_TASK GOAL_. Please show each line of the records below that contains the word "What". Case counts.

**** PROVIDED RECORDS

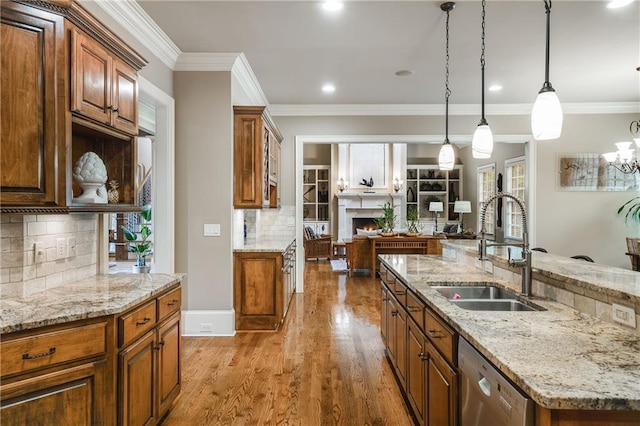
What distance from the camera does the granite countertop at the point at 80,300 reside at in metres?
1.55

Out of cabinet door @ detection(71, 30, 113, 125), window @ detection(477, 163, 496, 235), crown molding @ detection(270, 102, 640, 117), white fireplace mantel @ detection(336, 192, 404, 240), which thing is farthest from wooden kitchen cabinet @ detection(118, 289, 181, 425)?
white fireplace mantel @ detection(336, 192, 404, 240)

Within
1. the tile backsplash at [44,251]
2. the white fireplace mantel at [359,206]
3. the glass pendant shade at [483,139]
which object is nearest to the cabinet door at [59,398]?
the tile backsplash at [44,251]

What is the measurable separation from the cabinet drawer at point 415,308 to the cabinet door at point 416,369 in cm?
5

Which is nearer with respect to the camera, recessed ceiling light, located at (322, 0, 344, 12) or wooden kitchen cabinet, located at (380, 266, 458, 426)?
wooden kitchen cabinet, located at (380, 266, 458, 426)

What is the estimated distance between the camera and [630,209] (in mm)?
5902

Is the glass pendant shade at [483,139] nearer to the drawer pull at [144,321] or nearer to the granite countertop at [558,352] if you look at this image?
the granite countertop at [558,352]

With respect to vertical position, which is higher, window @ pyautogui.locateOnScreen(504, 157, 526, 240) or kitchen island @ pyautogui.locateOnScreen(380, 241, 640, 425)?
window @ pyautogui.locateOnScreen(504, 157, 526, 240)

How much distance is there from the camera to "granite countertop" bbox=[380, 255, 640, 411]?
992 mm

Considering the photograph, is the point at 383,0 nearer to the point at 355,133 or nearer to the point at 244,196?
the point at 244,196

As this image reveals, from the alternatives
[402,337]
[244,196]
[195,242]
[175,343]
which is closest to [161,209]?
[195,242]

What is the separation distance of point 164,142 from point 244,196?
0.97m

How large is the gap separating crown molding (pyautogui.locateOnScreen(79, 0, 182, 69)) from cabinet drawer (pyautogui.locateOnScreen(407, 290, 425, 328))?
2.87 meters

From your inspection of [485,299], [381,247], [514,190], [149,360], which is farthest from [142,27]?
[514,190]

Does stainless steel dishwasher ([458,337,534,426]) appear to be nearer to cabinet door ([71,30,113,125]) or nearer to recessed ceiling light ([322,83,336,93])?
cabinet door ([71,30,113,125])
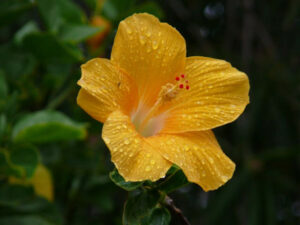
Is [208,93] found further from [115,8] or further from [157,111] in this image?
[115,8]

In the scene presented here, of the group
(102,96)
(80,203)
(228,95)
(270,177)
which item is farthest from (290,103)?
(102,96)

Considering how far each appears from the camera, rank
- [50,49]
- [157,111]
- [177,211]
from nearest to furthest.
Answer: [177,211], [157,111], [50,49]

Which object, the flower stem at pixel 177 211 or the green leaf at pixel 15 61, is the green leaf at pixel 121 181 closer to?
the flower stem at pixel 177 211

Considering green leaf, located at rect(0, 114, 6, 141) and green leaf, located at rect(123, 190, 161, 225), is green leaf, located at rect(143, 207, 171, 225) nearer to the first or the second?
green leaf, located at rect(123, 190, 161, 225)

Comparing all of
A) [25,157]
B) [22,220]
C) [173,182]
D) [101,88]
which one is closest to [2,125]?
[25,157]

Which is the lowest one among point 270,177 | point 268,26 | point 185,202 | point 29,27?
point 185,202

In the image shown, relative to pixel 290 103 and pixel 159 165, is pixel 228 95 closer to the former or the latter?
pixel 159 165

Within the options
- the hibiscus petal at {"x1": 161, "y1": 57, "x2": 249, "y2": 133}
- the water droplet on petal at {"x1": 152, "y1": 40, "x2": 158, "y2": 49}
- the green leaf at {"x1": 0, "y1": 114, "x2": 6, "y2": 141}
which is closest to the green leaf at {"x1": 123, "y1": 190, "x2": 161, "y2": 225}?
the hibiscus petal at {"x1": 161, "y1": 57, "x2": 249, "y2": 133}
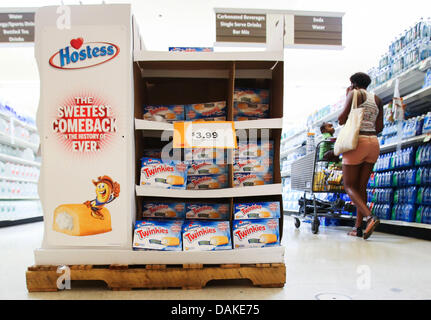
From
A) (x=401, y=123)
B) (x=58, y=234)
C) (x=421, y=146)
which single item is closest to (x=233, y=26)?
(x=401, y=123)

********

_WRITTEN REPLY_.
What distance from the camera does the granite countertop at the point at 80,300 reside at in metres?
What is the measurable separation from the cabinet drawer at point 415,308 to the cabinet door at point 416,369 in cm?
What is the estimated distance between the camera and [630,209] (in mm)?
What is the separation distance of point 164,142 from point 244,196?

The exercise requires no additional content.